Make a heartening soup
You can add a pinch of turmeric on your soup. Whether you want to use turmeric as a broth to detox or warm up a carrot soup, adding a little turmeric makes a warm soup. Since turmeric has a slightly gingery bitter taste, you need to used other spices or tempered the spice using oil.
Spice up your scrambles and frittatas
Just a small amount of turmeric can make your scrambled eggs or tofu scramble taste better. The color of this spice complements the color of your scrambled eggs and give it that subtle flavor taste.
Blend it into a smoothie
Spice up your tea, or you can blend fresh turmeric root into your smoothie.

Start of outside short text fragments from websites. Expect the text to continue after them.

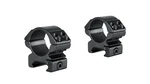 Hawke Match Scope Ring Mounts, 1" Dia, Low, Double Screw, 22112. Fixed Price $25.99.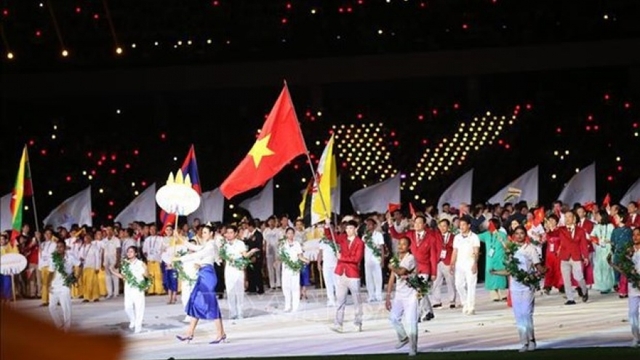 Vietnam to sends over 500-member delegation to 19th ASIAD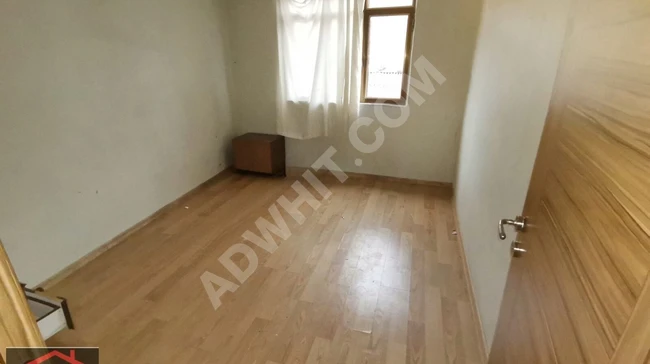 Apartment with land title deed at a reasonable price from HARİS REAL ESTATE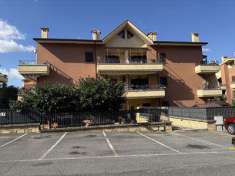 Foto Appartamento in Vendita, 3 Locali, 80 mq (Monte Compatri)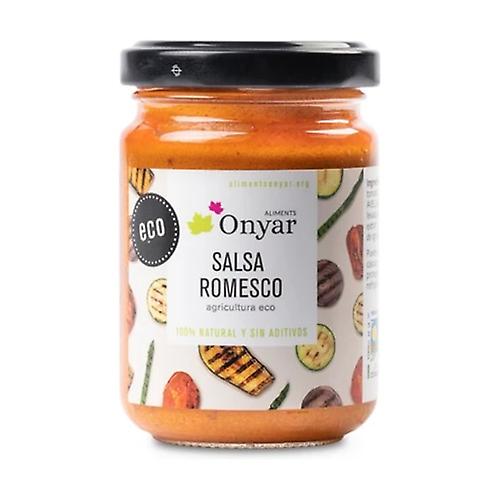 Romesco sauce 140 g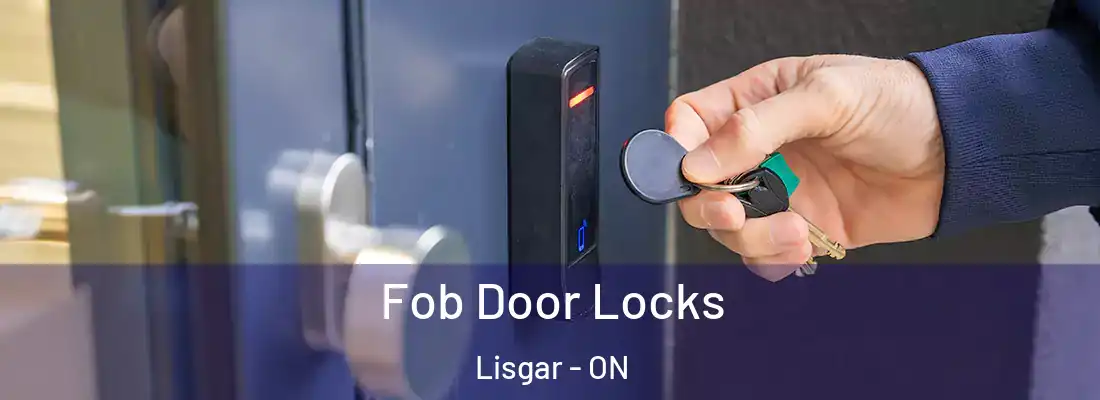  Fob Door Locks Lisgar - ON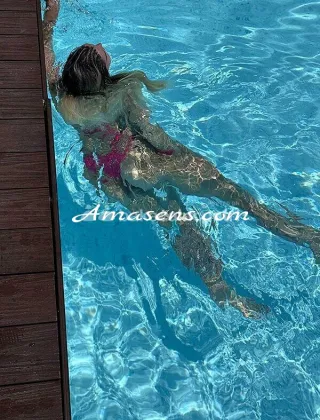 4 - Elena Escort Milano - 3393901823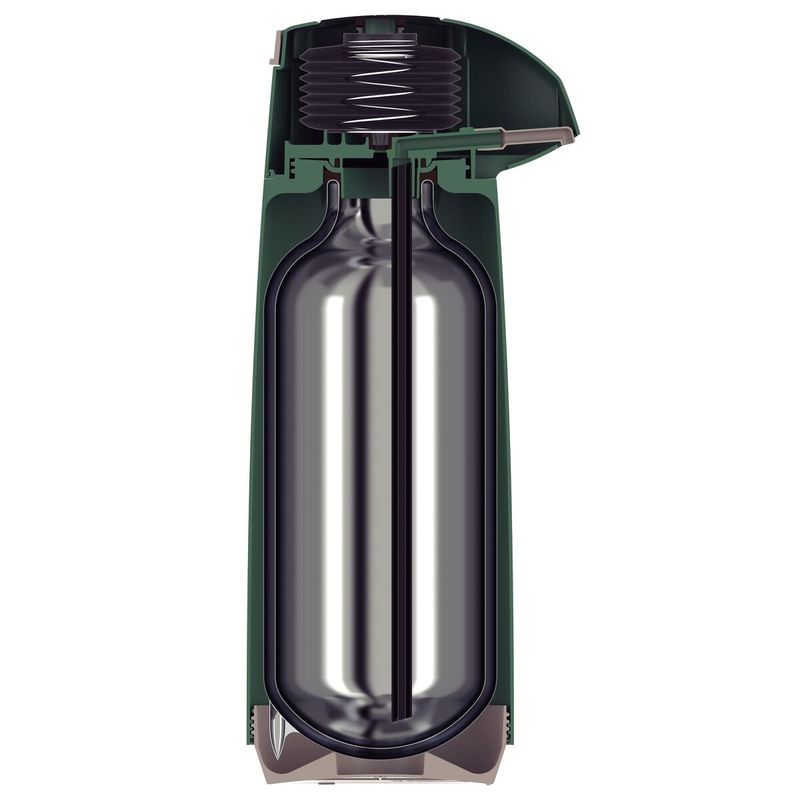TERMO C/SIFON 1.8LTS VERDE TRAMONTINA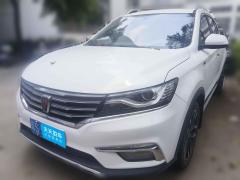 [深圳·粤S] 荣威荣威RX52018款 20T 两驱自动互联网智臻版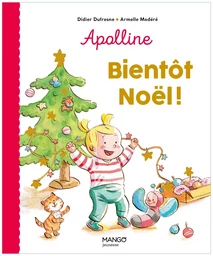 Bientôt Noël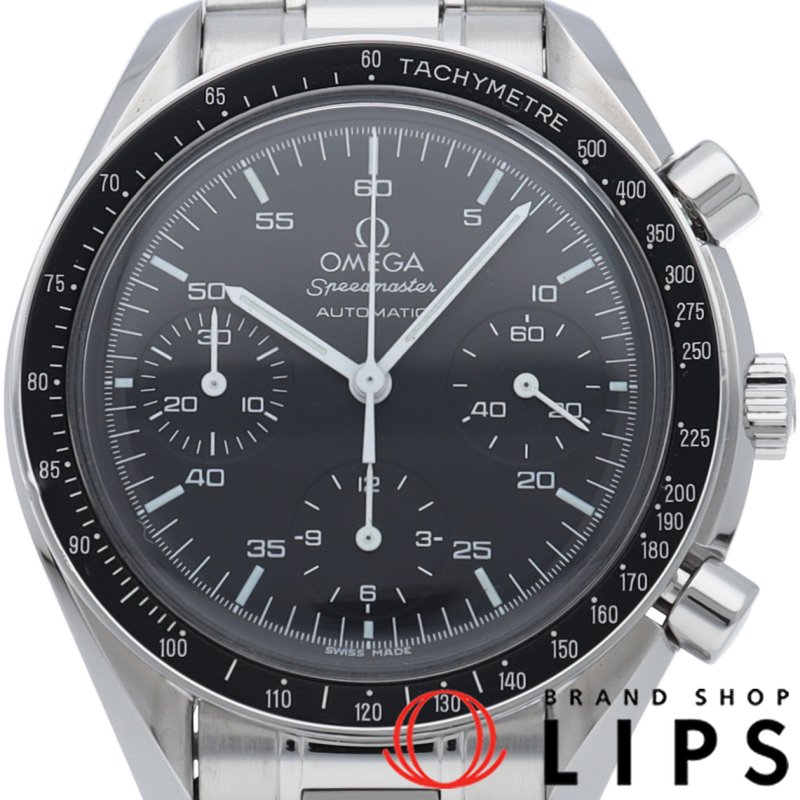 スピードマスター オートマチック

Don’t worry about smelling the slightly pungent flavor because the other smoothie ingredients can cover up the smell.
Other Uses of Turmeric
- Natural food dye – In French’s classic yellow mustard, turmeric is added to as a natural food dye. You can use turmeric for your baked goods such as biscuits, cereals, cakes, popcorn, and sweets. Some form of turmeric can also be found in canned beverages, dairy products, ice cream, and yogurt too.
- Essential curry dish ingredient – You cannot make Indian curries without turmeric. Add some aromatics like onions and garlic with this spice as the base of your soup or stew.
- Make your dishes interesting – If your recipes call for dried turmeric and you have fresh ones, then you must use it four times as much. Don’t forget to use gloves while you mix turmeric with your dishes.
- Drink your spice – Surprisingly, you can make drinks like warm turmeric tea with a little bit of sugar. Another option would be to have a turmeric latte mix. This could be a perfect drink to sip in the morning to jumpstart your day.
- Soothing facial mask – Turmeric is not just food for your tummy but, it is considered as one of the best foods for your skin.
- Prevents memory loss and clogged arteries – For your body to fully absorb this spice, you need to add a little black pepper spice. Curcumin found in this spice can help to ward off brain fog and severe other brain health conditions such as Alzheimer’s disease. Curcumin improves your brain function by boosting your brain-derived neurotrophic factor hormone.
- Slows down cancer growth – Research studies show how turmeric can slow down the spread of color and pancreatic cancer cells. Turmeric fights cancer cells by reducing the size of the tumors.
- Cures symptoms of cough and colds – Turmeric helps you fight infection. Because of its anti-viral and antibacterial properties, this spice increases mucus production. The microbes are flush out of your respiratory tract, helping you breathe a little easier.
Is Turmeric Safe?
However, take note that turmeric is high in soluble oxalates. This can bind to form insoluble calcium. Too much turmeric may cause gastrointestinal problems. Suffice it to say, that in order to use turmeric in safe levels you need to limit your consumption from 400 to 600 milligrams in powder form. If you are using grated or dried turmeric you should restrict your intake to only 1 to 3 grams.
Source: The National Center for Biotechnology Information
The Bottom Line
Turmeric has a lot of benefits, whether you use it in cooking or for health benefits. Some foods taste better when you add turmeric into it, as seen above. You can add turmeric in your tea or drink it up with milk.
Don’t forget to consume turmeric at safe levels. The exact dose that your body needs depends on what kind of condition your body is at. If you decide to take turmeric as a supplement, you need to use it with caution. Consult your doctor first before you start using this in supplement form.